Thursday, July 26, 2007

It's not funny anymore. The industry is dead.

A mom videotapes her child dancing around the house. Prince's 'Let's Go Crazy' is playing in the background. Mom posts the 30 second video on YouTube. Universal Muisc issues YouTube a take-down notice for copyright violation. I'm dead serious.

Here's the video. Here's the EFF suing Universal for harrassing the rights of citizens.

How much more of this shit are you going to put up with America?

6 comments:

Daryl Cognito said...

I jumped all over this at first but you have to look at it a different way. Yes, the mom who made the video was definitely fair use. But as soon as YouTube distributed it stopped being fair use. You see, YouTube makes butt loads of cash off that site and that video and song is part of what brings people in. It's no longer fair use.

Karl Plesz said...

I never looked at it that way. Technically, you're right.

But the reason copyright exists is to protect the original work from 'abuse' (for lack of a better word at the moment). The owners of the Prince song don't want illegal copies of the song available for anyone to use, nor do they want anyone making money using the song.

But in this case, the money YouTube is making is from 'general admission' (a variety of visitors viewing a variety of material). They're not making money on the backs of that one video alone. And the video is not necessarily popular on the back of the Prince song. It could have been the bird song playing in the background and the video would probably still be a hit.

Also, it is my understanding that the song's presence in the video is incidental. In other words, the mother didn't appear to set it up with Prince music, apparently the kid was just caught dancing to music playing during the show at the Super Bowl. I could be very wrong - it's all heresy. So what we have is an innocent family half moment being classified as an infringement on copyright. I'm sorry, I don't buy it.

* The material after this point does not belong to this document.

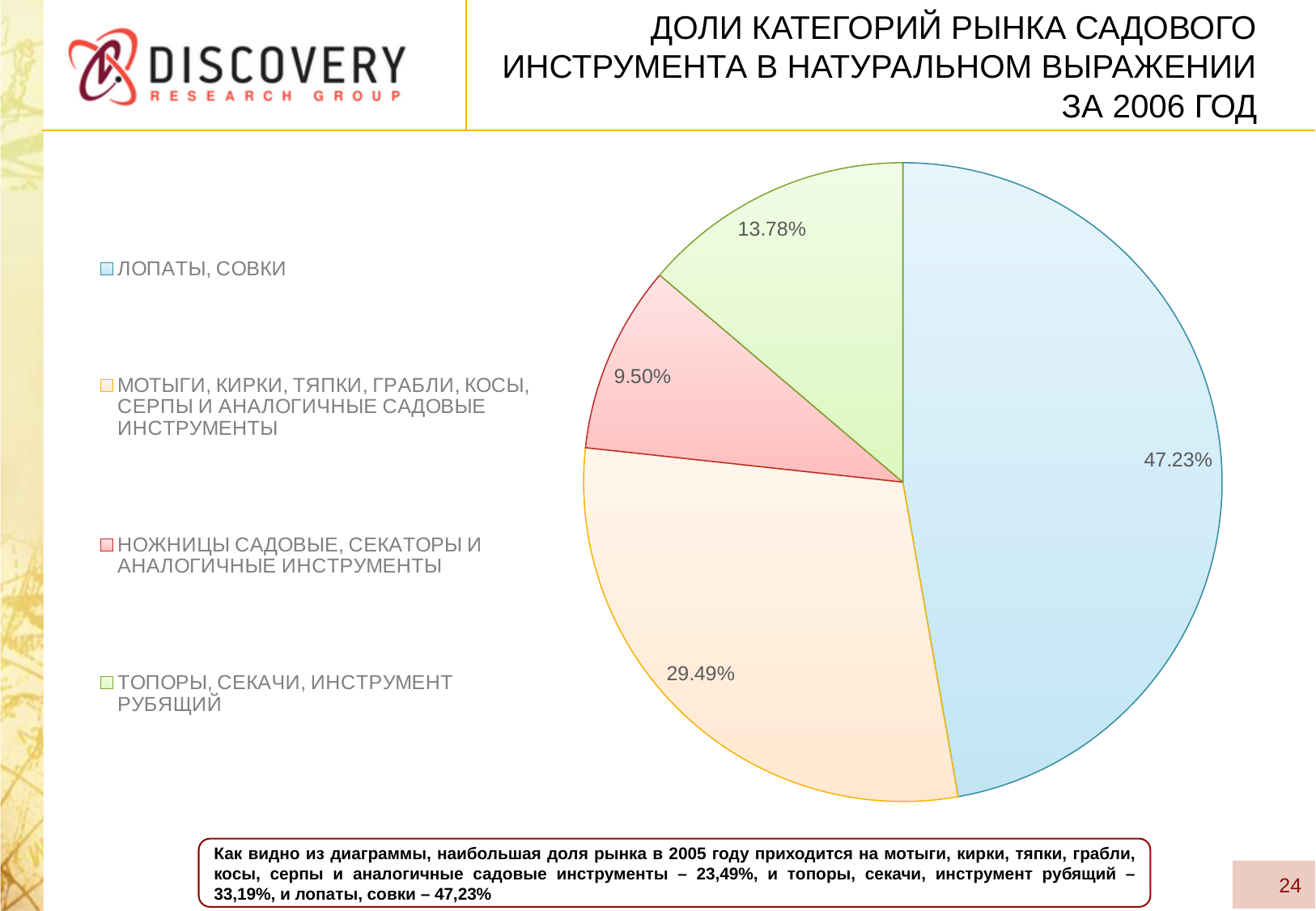
What share of the pie does the slice for ЛОПАТЫ, СОВКИ have? 47.23% What is the value shown for МОТЫГИ, КИРКИ, ТЯПКИ, ГРАБЛИ, КОСЫ, СЕРПЫ И АНАЛОГИЧНЫЕ САДОВЫЕ ИНСТРУМЕНТЫ? 29.49% What colour is the slice for ЛОПАТЫ, СОВКИ? Light blue Which category has the largest share of the pie? ЛОПАТЫ, СОВКИ What is the value shown for ТОПОРЫ, СЕКАЧИ, ИНСТРУМЕНТ РУБЯЩИЙ? 13.78% How many categories are shown in the pie chart? 4 What is the difference in percentage points between the share for ЛОПАТЫ, СОВКИ and the share for МОТЫГИ, КИРКИ, ТЯПКИ, ГРАБЛИ, КОСЫ, СЕРПЫ И АНАЛОГИЧНЫЕ САДОВЫЕ ИНСТРУМЕНТЫ? 17.74 What is the value shown for НОЖНИЦЫ САДОВЫЕ, СЕКАТОРЫ И АНАЛОГИЧНЫЕ ИНСТРУМЕНТЫ? 9.50% Which is larger: the share for ТОПОРЫ, СЕКАЧИ, ИНСТРУМЕНТ РУБЯЩИЙ or the share for НОЖНИЦЫ САДОВЫЕ, СЕКАТОРЫ И АНАЛОГИЧНЫЕ ИНСТРУМЕНТЫ? ТОПОРЫ, СЕКАЧИ, ИНСТРУМЕНТ РУБЯЩИЙ What is the difference in percentage points between the share for ТОПОРЫ, СЕКАЧИ, ИНСТРУМЕНТ РУБЯЩИЙ and the share for НОЖНИЦЫ САДОВЫЕ, СЕКАТОРЫ И АНАЛОГИЧНЫЕ ИНСТРУМЕНТЫ? 4.28 Which category has the smallest share of the pie? НОЖНИЦЫ САДОВЫЕ, СЕКАТОРЫ И АНАЛОГИЧНЫЕ ИНСТРУМЕНТЫ What kind of chart is shown on the slide? Pie chart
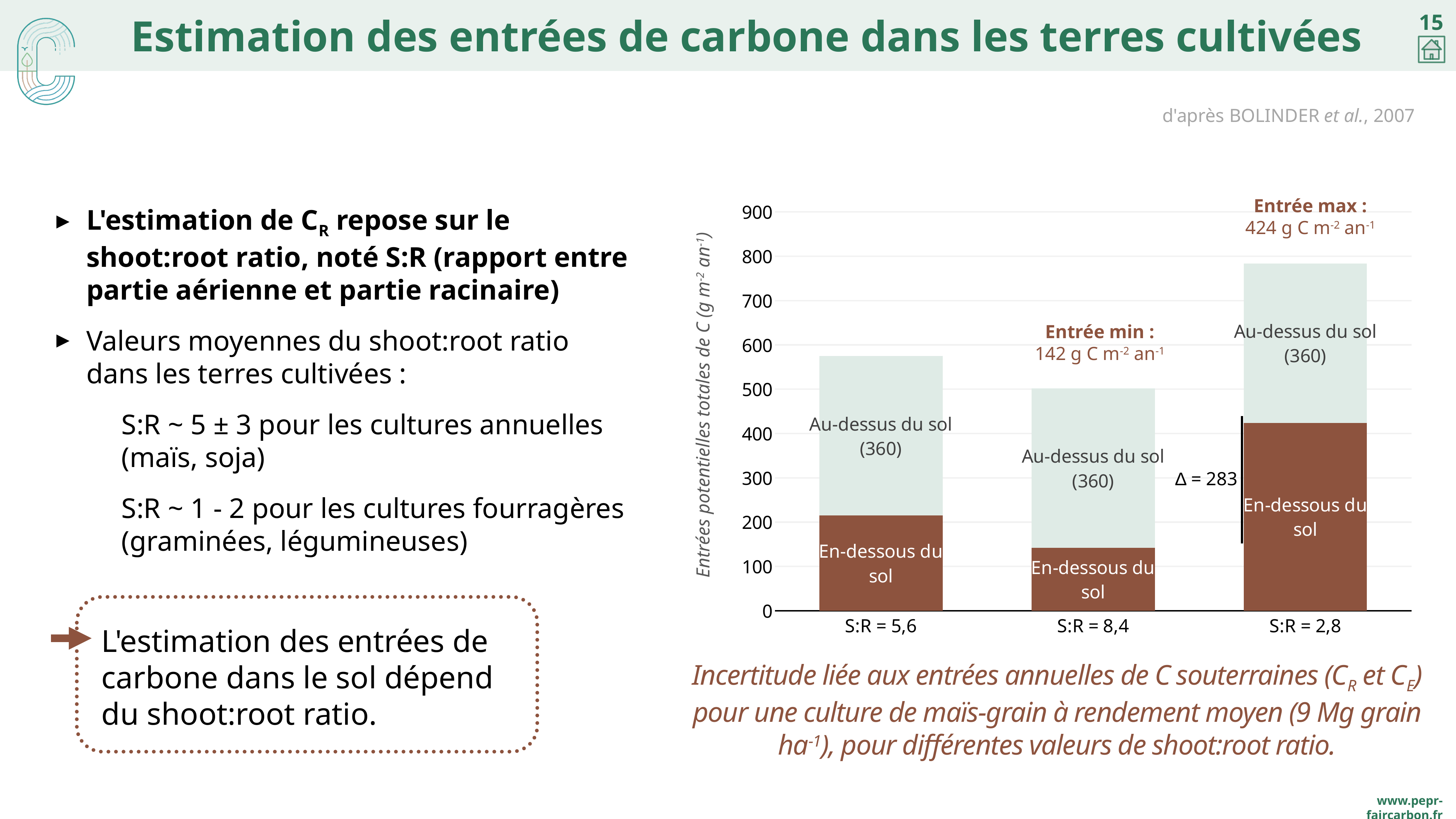
What is the Δ value annotated between the minimum and maximum below-ground entries? Δ = 283 How many S:R categories are plotted on the x axis? 3 Which stacked bar is taller overall, S:R = 2,8 or S:R = 5,6? S:R = 2,8 What kind of chart is shown on the slide? stacked bar chart What is the total height of the stacked bar for S:R = 8,4 (above-ground plus below-ground)? 502 Which S:R category has the highest below-ground carbon entry? S:R = 2,8 Which S:R category has the lowest below-ground carbon entry? S:R = 8,4 What is the below-ground ("En-dessous du sol") value for S:R = 8,4, labelled as the minimum entry? 142 g C m-2 an-1 What is the total height of the stacked bar for S:R = 2,8 (above-ground plus below-ground)? 784 Is the total stacked value for S:R = 5,6 greater or less than 500? greater What is the maximum entry ("Entrée max") value shown for S:R = 2,8? 424 g C m-2 an-1 What is the above-ground ("Au-dessus du sol") value for S:R = 5,6? 360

What if a cop hid around your house and waited for your kids to cross the street to go to the park in the middle of the block. Yes, it's technically jay-walking, but come on!

Daryl Cognito said...

Damn, lost comment, hopefully this doesn't post twice

First, if my kids crossed in the middle of the block, I'd call the cops myself.

If it is incidental then that is a bit grey. But if you make a powerpoint with an Air supply song for my kid's wedding, fair use. If I make a powerpoint with a lover boy song to pitch a new client at work, not fair use.

If this woman had posted it on her own site that was not making money, then that would have been fine.

I distribute under a CC license, if this video had featured my stuff without following the CC rules, I would be ticked.

Karl Plesz said...

If you made a PowerPoint with a Loverboy song to pitch a new client at work.......... you'd starve.

Sorry, am I thinking out loud again?

Inner voice! Inner voice!

Daryl Cognito said...

True, you would have bigger problems than copyright infringement.

Anonymous said...

Um there was recognizable music playing on this thing? Kid was cute, what EVER the music was, it was annoying and extremely UNcommercial. I wouldn't pay for it.